Oberlandesgericht Celle
Beschl. v. 12.12.1996, Az.: 4 W 258/96
Erfordernis der mündlichen Verhandlung im Beschwerdeverfahren; Anforderungen an das Vorliegen eines wichtigen Grundes; Voraussetzungen für die Abbestellung eines Verwalters
Bibliographie
- Gericht
- OLG Celle
- Datum
- 12.12.1996
- Aktenzeichen
- 4 W 258/96
- Entscheidungsform
- Beschluss
- Referenz
- WKRS 1996, 16206
- Entscheidungsname
- [keine Angabe]
- ECLI
- ECLI:DE:OLGCE:1996:1212.4W258.96.0A
Verfahrensgang
- vorgehend
- AG Soltau - 21.06.1996 - AZ: 3 UR II 12/95
- LG Lüneburg - 23.08.1996 - AZ: 5 T 63/96
Rechtsgrundlagen
- § 23 Abs. 4 WEG
- § 44 Abs. 1 WEG
In der Wohnungseigentumssache
hat der 4. Zivilsenat des Oberlandesgerichts Celle
unter Mitwirkung
des Vorsitzenden Richters ... sowie
der Richter ... und
...
am 12. Dezember 1996
beschlossen:
Tenor:
Auf die sofortige weitere Beschwerde der Antragsgegner werden die Beschlüsse des Amtsgerichts Soltau vom 21. Juni 1996 sowie der 5. Zivilkammer des Landgerichts Lüneburg vom 23. August 1996 aufgehoben.
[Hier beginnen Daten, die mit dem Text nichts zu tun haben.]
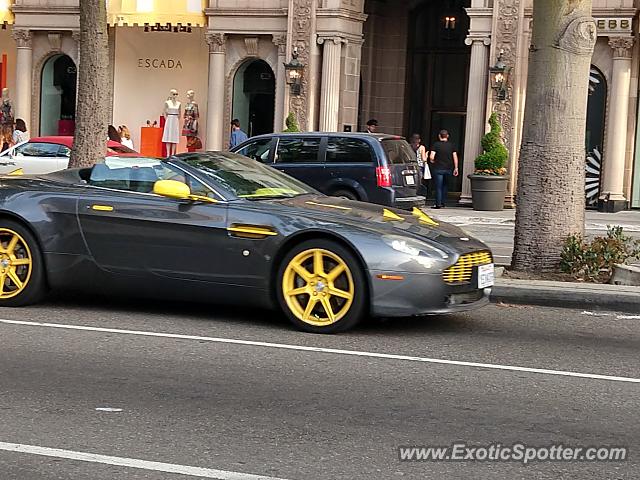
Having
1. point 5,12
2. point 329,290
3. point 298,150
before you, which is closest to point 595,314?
point 329,290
Der Antrag der Antragstellerin, den Beschluß der Wohnungseigentümerversammlung vom 22. August 1995 zum Tagesordnungspunkt 16 für ungültig zu erklären, wird zurückgewiesen.
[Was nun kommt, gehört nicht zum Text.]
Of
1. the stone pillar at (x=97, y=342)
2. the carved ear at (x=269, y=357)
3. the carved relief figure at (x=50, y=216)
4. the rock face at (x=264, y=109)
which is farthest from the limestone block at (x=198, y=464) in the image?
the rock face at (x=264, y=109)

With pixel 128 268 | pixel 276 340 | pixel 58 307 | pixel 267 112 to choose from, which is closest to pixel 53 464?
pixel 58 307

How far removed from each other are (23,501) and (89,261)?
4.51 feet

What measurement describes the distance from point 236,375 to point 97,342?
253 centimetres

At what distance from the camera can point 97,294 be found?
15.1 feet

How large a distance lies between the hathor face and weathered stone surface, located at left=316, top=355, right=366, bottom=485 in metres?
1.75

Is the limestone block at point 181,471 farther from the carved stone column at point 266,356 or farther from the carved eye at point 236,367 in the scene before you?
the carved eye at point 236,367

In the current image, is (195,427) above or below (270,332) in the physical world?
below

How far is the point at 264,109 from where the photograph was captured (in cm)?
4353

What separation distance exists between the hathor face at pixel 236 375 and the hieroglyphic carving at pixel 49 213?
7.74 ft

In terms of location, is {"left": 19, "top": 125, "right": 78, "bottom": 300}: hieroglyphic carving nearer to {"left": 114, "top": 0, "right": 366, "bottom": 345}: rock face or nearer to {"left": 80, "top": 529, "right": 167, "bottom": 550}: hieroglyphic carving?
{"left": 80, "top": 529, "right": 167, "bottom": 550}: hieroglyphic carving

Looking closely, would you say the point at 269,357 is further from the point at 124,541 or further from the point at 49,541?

Die Gerichtskosten und die außergerichtlichen Auslagen der Antragsgegner im Verfahren der weiteren Beschwerde fallen der Antragstellerin zur Last, außergerichtliche Auslagen erster und zweiter Instanz werden nicht erstattet.
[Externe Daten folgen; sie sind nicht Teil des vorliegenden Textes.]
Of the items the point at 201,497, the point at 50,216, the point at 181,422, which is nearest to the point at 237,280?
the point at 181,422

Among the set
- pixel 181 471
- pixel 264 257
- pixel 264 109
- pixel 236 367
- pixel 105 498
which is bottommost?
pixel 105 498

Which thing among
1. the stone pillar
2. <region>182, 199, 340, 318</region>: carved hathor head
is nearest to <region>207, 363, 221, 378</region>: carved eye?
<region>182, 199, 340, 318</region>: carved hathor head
Der Geschäftswert wird für alle drei Instanzen auf 32.100 DM festgesetzt.
Gründe
Die gemäß den §§ 43, 45 Abs. 1 WEG, 27 FGG zulässige weitere Beschwerde ist begründet.
1.
Allerdings hat die Rüge der Antragsgegner keinen Erfolg, die angefochtene Entscheidung des Landgerichts müsse bereits deshalb aufgehoben werden, weil entgegen § 44 Abs. 1 WEG nicht mündlich verhandelt worden ist. Zwar entspricht es inzwischen gefestigter obergerichtlicher Rechtsprechung (Nachweise bei Palandt/Bassenge, WEG, Rdn. 1 zu § 44) und auch der Rechtsprechung des Senats, daß grundsätzlich auch im Beschwerdeverfahren mündlich verhandelt werden muß und das Absehen von der mündlichen Verhandlung einer Begründung bedarf. Der Senat hat indessen in ständiger Rechtsprechung die Verfahrensweise der Landgerichte nicht beanstandet, ohne mündliche Verhandlung zu entscheiden, wenn die Parteien auf das beabsichtigte Verfahren hingewiesen worden sind und Beanstandungen nicht erhoben haben (Rechtsgedanke des § 295 ZPO). An diese Vorgabe hat sich das Landgericht durch die Verfügung vom 15. Juli 1996 (Bl. 178 d.A.) gehalten.
2.
Die Frage, ob im vorliegenden Fall jederzeit oder nur aus wichtigem Grund gekündigt werden durfte, ist entgegen der Auffassung der Antragsgegner i. S. der Antragstellerin zu beantworten, und zwar auf der Grundlage von § 34 Abs. 5 der Teilungserklärung, in der es ausdrücklich heißt, daß der Verwaltervertrag (nur) aus wichtigem Grunde gekündigt werden darf. Soweit die Antragsgegner in der Begründung der sofortigen weiteren Beschwerde die Richtigkeit dieser Passage der Teilungserklärung bestreiten, können sie damit im Hinblick auf § 27 FGG keinen Erfolg haben.
3.
Das Rechtsmittel hat jedoch deshalb Erfolg, weil das Landgericht die Anforderungen an das Vorliegen eines wichtigen Grundes überspannt hat (§ 27 FGG).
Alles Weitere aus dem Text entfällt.